___ Dataset entries ___

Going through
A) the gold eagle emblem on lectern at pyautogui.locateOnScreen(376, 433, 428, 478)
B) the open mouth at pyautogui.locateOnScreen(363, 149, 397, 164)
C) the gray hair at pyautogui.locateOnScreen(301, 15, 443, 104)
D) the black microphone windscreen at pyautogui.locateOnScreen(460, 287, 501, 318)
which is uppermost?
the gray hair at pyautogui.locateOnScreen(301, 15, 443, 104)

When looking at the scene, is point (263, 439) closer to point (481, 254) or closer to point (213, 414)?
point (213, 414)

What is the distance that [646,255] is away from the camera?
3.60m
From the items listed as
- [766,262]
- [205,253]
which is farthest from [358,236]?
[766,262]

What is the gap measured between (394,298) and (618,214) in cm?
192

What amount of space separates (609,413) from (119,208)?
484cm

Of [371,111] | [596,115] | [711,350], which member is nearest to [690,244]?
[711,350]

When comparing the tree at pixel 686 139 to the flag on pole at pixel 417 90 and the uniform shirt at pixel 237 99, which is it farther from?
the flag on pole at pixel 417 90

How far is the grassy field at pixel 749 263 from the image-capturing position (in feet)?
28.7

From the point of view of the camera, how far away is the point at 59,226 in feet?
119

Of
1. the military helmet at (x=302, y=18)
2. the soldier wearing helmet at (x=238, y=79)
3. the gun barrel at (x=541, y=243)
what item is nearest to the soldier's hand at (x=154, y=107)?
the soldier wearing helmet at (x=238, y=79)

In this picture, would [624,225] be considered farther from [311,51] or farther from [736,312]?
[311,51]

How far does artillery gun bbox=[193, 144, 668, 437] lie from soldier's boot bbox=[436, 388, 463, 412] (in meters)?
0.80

___
___ Dataset entries ___

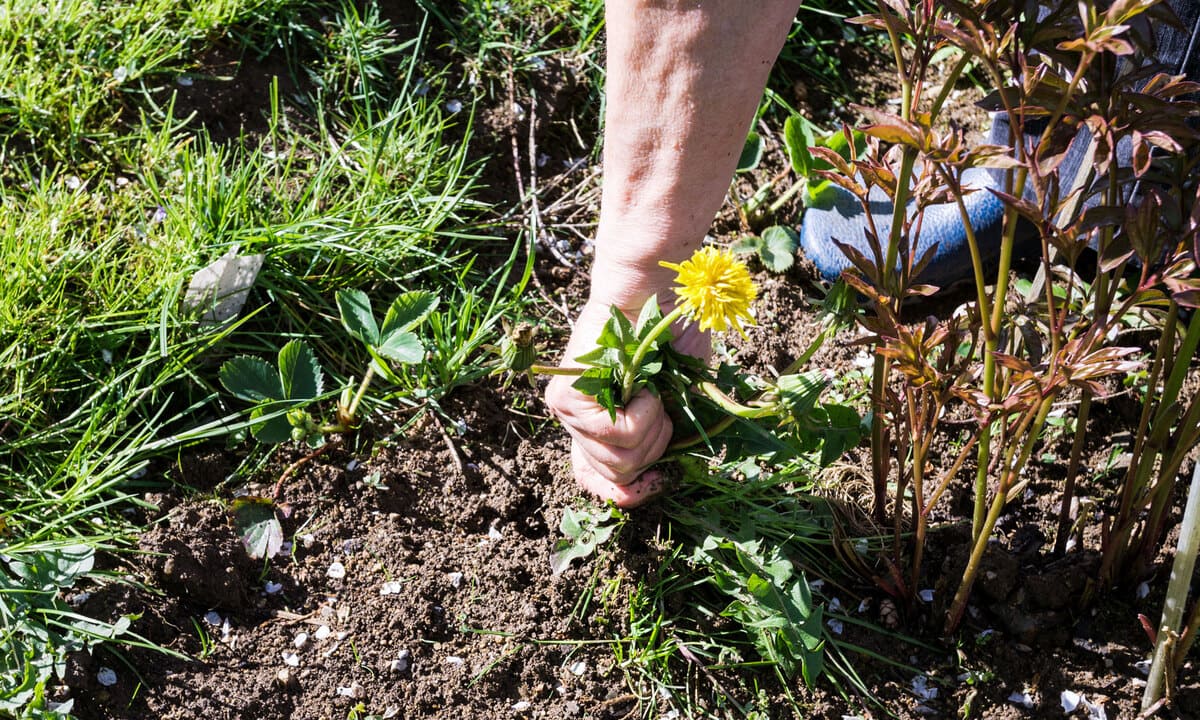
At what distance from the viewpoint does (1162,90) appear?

___
___ Dataset entries ___

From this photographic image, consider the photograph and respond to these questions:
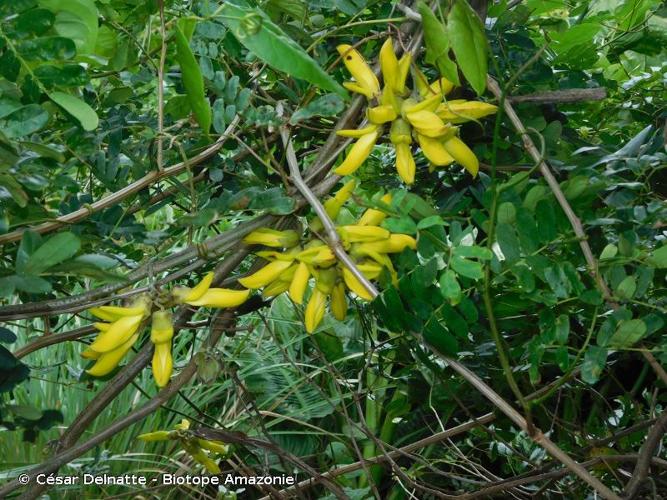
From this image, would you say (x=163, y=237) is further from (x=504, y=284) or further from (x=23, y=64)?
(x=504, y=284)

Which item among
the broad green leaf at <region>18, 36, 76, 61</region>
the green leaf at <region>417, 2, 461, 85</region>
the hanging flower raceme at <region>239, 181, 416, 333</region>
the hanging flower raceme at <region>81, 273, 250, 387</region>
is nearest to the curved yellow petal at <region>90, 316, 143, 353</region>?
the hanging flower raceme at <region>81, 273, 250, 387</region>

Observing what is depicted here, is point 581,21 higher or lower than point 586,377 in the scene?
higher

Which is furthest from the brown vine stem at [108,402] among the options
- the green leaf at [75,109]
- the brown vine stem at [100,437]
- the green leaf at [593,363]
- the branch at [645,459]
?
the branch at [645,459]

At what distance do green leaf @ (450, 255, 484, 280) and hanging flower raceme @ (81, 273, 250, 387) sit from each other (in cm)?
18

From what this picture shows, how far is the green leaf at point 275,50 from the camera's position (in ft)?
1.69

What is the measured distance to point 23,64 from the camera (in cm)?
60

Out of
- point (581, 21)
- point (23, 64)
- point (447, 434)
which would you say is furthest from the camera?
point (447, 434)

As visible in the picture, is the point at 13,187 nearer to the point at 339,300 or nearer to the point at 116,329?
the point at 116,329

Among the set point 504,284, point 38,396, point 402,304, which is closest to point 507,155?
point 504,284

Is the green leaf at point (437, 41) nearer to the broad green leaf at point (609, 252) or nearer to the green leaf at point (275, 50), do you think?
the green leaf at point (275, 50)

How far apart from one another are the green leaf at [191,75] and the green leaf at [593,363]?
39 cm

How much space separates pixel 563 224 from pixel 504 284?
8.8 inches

___

Go through the entries above and copy out each line that contains this string: "separates".

Solution for this problem
What amount of space separates (609,413) from (119,208)?
How much space separates pixel 563 224 from pixel 504 284?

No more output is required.